Sur le carrefour devenu mémorial, seule la terrasse de cette pizzeria échappe aux monceaux de fleurs. Pas à la vue imprenable sur ceux du Carillon et du Petit Cambodge. Les clients y sont plus rares, certes, admet la serveuse, « mais le soutien tellement présent ». Sur le site du Fooding, l’équipe invite d’ailleurs chacun à venir goûter à son tiramisu qui n’a « jamais si bien porté son nom » : littéralement « tire-moi vers le haut », en italien. Les commerçants du quartier, dont le chiffre d’affaires pâtit sérieusement des événements, attendent avec impatience que leurs deux voisins rouvrent leurs portes. Les deux ont annoncé qu’ils le feront. Le Petit Cambodge peut-être même dès janvier.

« Redonner de la couleur et de la gaieté »

En attendant, le quartier tente de se réapproprier ce qui lui est arrivé. Avec la présidente de l’association des habitants et Stéphane, du Bistrot des oies, la gérante du magasin Objet céleste, Hélène Lebecque, a ainsi lancé l’idée d’une guirlande de fanions qui les relierait. « L’idée est que chacun apporte son message sur un morceau de tissu. » Ils communiqueront peu sur le projet, et sûrement pas sur les réseaux sociaux. Pour que ne participent « que des gens qui sont venus et ont ressenti l’émotion du lieu ».
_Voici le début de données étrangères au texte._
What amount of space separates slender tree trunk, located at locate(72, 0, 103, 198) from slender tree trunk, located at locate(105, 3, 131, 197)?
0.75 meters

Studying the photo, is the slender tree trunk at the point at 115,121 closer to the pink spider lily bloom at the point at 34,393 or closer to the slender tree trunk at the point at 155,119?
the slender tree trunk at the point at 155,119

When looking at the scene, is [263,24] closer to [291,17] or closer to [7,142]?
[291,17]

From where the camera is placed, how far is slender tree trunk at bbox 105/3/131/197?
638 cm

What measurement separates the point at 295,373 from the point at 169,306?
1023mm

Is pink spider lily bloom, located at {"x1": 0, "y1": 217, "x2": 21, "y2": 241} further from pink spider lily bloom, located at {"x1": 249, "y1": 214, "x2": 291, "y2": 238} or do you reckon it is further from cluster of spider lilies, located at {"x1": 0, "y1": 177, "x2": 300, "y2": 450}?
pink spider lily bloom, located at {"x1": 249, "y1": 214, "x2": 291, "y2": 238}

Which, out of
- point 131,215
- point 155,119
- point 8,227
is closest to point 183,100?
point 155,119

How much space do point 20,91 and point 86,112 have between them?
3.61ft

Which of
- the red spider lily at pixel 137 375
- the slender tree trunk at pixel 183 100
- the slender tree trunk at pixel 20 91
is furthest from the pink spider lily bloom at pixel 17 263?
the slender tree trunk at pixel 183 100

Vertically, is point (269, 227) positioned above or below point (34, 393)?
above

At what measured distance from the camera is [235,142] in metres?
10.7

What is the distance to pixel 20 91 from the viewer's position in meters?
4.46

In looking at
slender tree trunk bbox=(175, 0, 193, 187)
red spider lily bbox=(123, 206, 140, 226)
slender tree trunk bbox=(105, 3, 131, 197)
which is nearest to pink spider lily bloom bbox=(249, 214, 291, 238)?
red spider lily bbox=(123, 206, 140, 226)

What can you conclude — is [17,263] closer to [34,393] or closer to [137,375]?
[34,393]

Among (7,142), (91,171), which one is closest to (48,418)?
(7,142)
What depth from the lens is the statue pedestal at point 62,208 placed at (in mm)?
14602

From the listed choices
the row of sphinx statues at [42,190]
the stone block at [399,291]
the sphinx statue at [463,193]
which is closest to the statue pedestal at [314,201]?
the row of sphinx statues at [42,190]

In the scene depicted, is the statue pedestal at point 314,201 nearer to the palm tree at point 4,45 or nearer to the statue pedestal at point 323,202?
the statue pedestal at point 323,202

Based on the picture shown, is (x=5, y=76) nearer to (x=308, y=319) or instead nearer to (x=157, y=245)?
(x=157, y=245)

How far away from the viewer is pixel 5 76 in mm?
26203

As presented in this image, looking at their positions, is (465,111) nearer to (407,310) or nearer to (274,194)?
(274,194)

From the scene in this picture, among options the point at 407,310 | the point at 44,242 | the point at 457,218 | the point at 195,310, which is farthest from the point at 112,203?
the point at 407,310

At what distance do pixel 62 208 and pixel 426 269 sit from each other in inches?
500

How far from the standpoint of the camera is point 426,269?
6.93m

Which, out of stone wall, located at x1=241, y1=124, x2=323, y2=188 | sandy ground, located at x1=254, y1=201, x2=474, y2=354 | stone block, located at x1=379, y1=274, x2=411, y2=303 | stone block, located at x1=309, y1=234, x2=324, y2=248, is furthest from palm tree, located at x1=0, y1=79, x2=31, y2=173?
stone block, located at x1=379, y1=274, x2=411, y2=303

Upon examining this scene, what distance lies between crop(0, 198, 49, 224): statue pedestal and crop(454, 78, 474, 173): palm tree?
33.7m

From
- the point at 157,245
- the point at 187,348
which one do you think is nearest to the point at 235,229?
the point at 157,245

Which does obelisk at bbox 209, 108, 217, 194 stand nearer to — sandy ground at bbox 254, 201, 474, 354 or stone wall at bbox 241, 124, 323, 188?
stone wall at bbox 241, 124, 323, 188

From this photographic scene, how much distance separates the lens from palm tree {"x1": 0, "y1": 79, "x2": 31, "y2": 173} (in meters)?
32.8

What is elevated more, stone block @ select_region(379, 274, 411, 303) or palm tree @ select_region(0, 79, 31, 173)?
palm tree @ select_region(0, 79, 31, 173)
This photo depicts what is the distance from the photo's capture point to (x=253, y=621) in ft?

« Et puis, il faut redonner de la couleur et de la gaieté à ce quartier », conclut la jeune commerçante. Evidemment, « personne n’oubliera parce qu’il n’y a plus de fleurs » au coin de la rue, souligne Pascal. Il ne s’agit d’ailleurs pas d’oublier, selon Emilie Morat, pour qui « cet événement fera toujours partie de l’histoire du quartier ». Celle d’une petite communauté qui espère trouver sa résilience en étant plus solidaire que jamais. Manger une pizza ici, boire un verre là. Même si cela demande de braver sa peur, et de passer outre les monceaux de fleurs.